私がレインダンスを始めた時代は百万ドルという結構な額の金が必要だった。
映画はすべて35ミリで撮影されて映画館に運ばれた。それからホームビデオが登場し、その後は投資家もかなりの配当を得る機会を持つようになった。
 ついでデジタル革命がおき、映画製作だけでなく、配給にも多大な影響を与えることとなった。
 

だが、今でも変わらず、そして今後も変わらないものがある。人々は私にどんな種類の映画がレインダンス映画祭に選ばれるのかと尋ねます。それは簡単、過激なストーリーや話題、過激な映画製作技法です。レインダンスではストーリーがすべて、ただし過激なまでに良質でなければならない。

レインダンスの創設者エリオット・グローヴ氏
世界的に著名なレインダンス映画祭やブリティッシュ・インディペンデント・フィルム・アワードの創始者。これまでに短編長編合わせて700本以上の作品をプロデュース。

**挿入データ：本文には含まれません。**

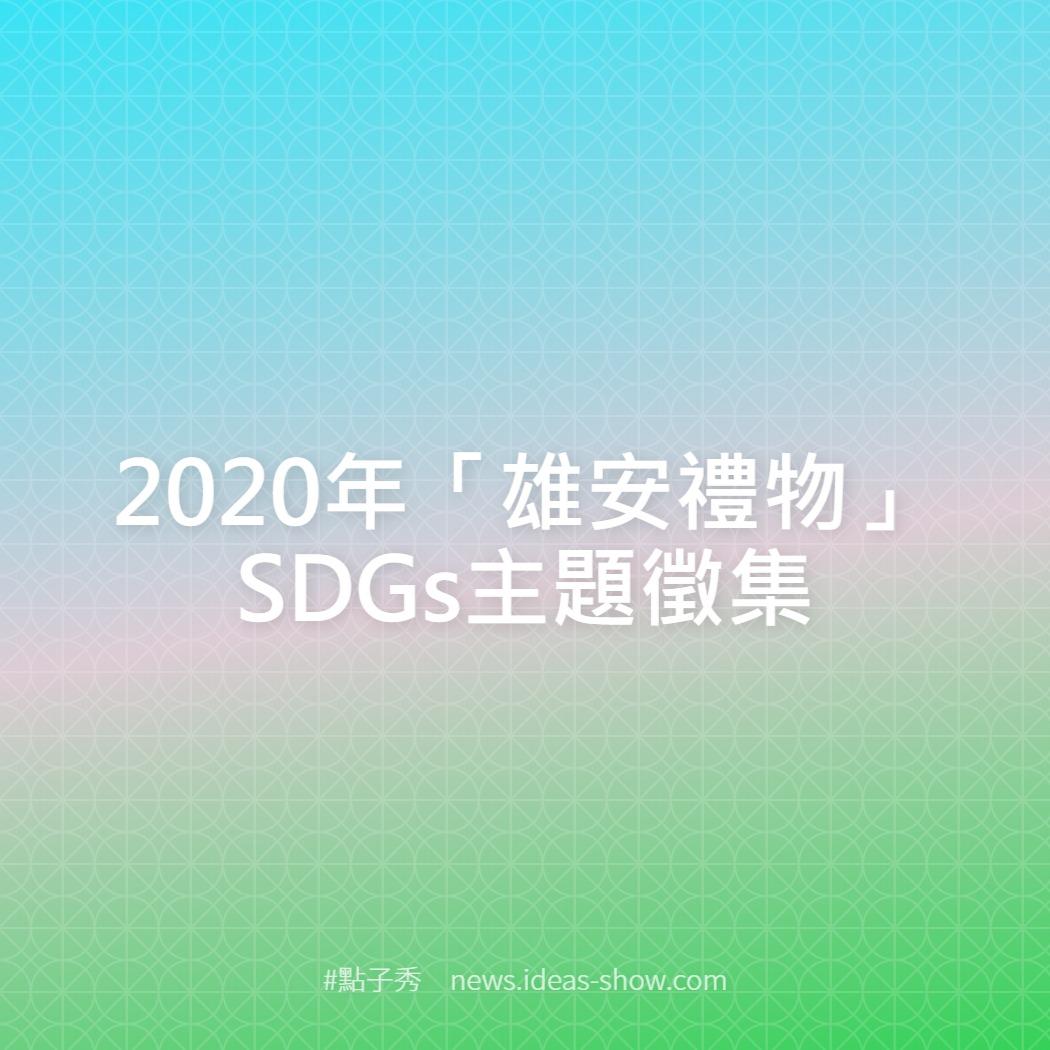 2020年「雄安禮物」SDGs主題徵集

レインダンスのスタートは手元にあった100ポンドのお金で、
100枚のファックスを送るところから始まったー

レインダンス映画祭が存続できた方法、理由を教えてください。

 1993年5月、私はヴァラエティ誌のカンヌ製作ガイド号の古本を手にしていた。レインダンスにふさわしいと感じた百本の映画題名に丸をつけた。チャールズ皇太子に夜の回に鑑賞してもらえるように手配し、昼間の上映はピカデリーにあるオリジナルのプラネット・ハリウッドで行った。
 映画祭を始める資金として、手元に百ポンドあった。当時、私はチェルシーのグラフィック・デザイン・スタジオとデスクをシェアしていた。スタジオには一回1ポンドのファックス・マシーンがあった。1ページのプレスリリースを作成し、映画会社百社にファックスを送付した。期待に胸を躍らせていると、半分から返事が来た。「ギルバート・グレイプ」のワールド・プレミアも含めてね。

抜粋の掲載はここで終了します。